COVID-provisions increase

QBE expanded its provision for COVID-19 losses by $US185 million in January after suffering another defeat in the UK courts over whether insurers are liable to pay out business interruption claims to policyholders impacted by COVID-19 lockdowns.

QBE is headquartered in Sydney but has global operations that span the UK, America, Europe, Asia and Bermuda.

The insurer is bracing for at least $US785 million in total business interruption claims, but said the exposure in Australia remains uncertain, pending further legal action.

The Australian insurance industry lost a pivotal case in the NSW Supreme Court of Appeals last November, with five judges unanimously siding with policyholders in determining insurers were liable to pay business interruption claims to cover losses related to COVID-19. The insurance industry has appealed this decision to the High Court but Mr Pryce said legal action could continue for years to come.

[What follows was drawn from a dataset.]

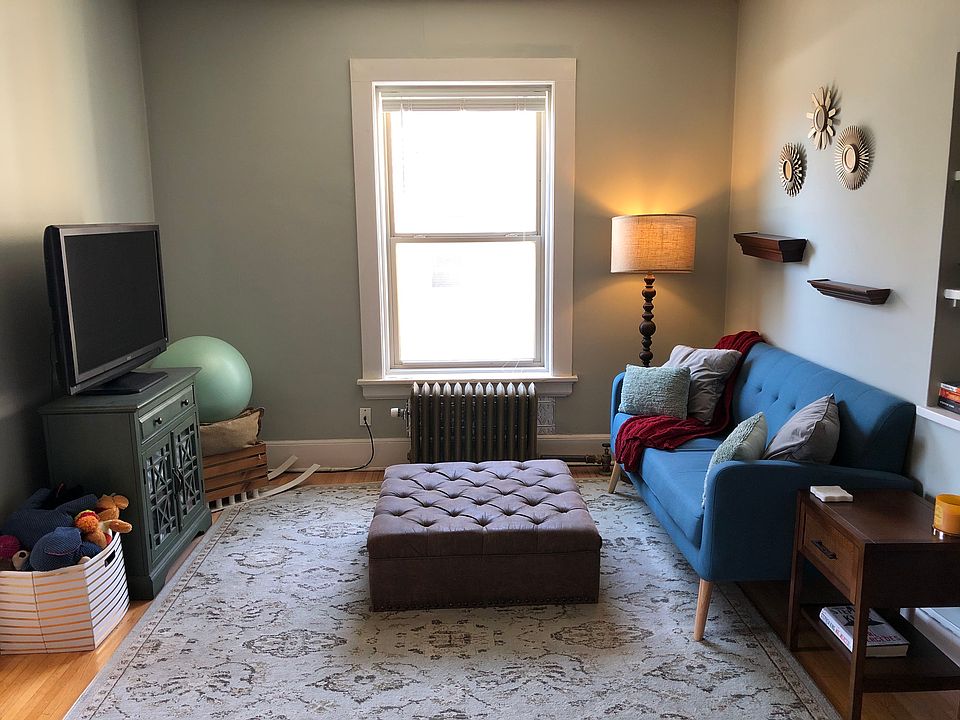 1st image of 792 Grand Ave APT K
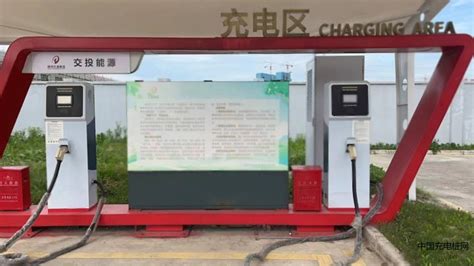 乡乡全覆盖！昆明运营充电桩保有量占云南省90％以上-充电桩--国际充换电网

“Regardless of the outcome of the application and any ensuing appeal, there will be further test cases to resolve legal issues around interpretation of common business interruption policy wordings and those cases will take some time to be heard and even longer for the rulings to be handed down,” he said. “The time frame could easily extend towards the end of 2021 and beyond.”

QBE’s net investment return in 2020 was 0.9 per cent, compared to 3.9 per cent from the prior year, with closing funds under management sitting at $US27.7 billion. Mr Pryce said the low investment return was caused by “obvious reasons” but the group benefited from an up-tick in markets in the second half of the financial year.

QBE’s board elected not to pay a final dividend in light of the substantial losses, but said an interim dividend would be paid if “economic conditions did not deteriorate materially”.

In some positive news for the business, QBE clawed back margins by hiking premiums across all regions for an average rate increase of 9.8 per cent.

QBE shareholder and Atlas Funds Management chief investment officer Hugh Dive welcomed the premium rises, saying they would not impact volumes because insurance was a non-discretionary item for many commercial businesses.

“If you own an office tower, you have no choice. You have to get building insurance,” he said.

QBE’s shares closed the session 3.1 per cent higher at $8.99 per share and Citi analyst Nigel Pittaway said the group’s expense targets and pricing momentum “should be enough to support the stock”.